◆ Task prompt
Can you copy out the data exactly? Leave the images out.
### Records shown
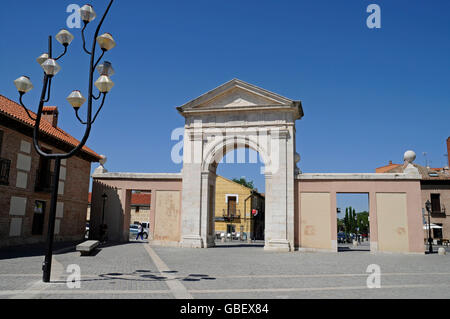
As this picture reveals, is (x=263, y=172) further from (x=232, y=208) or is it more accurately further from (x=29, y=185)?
(x=232, y=208)

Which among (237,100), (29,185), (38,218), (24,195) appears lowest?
(38,218)

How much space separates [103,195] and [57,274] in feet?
41.6

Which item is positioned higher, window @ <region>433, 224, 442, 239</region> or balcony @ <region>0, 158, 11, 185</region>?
balcony @ <region>0, 158, 11, 185</region>

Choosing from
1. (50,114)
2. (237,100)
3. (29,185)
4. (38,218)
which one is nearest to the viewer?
(29,185)

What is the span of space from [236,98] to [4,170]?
1143 centimetres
######
◆ Reply to the task
As this picture reveals, is (x=263, y=172) further from (x=232, y=208) or is it more accurately further from (x=29, y=185)?
(x=232, y=208)

Which among (237,100), (29,185), (38,218), (24,195) appears lowest?
(38,218)

How much space separates [103,195] and [57,274] in feet?
41.6

Which item is positioned higher, window @ <region>433, 224, 442, 239</region> or balcony @ <region>0, 158, 11, 185</region>?
balcony @ <region>0, 158, 11, 185</region>

Choosing from
1. (50,114)
2. (237,100)
3. (29,185)
4. (38,218)
which one is nearest to the viewer?
(29,185)

What is the span of space from [236,98] to [4,170]?
1143 centimetres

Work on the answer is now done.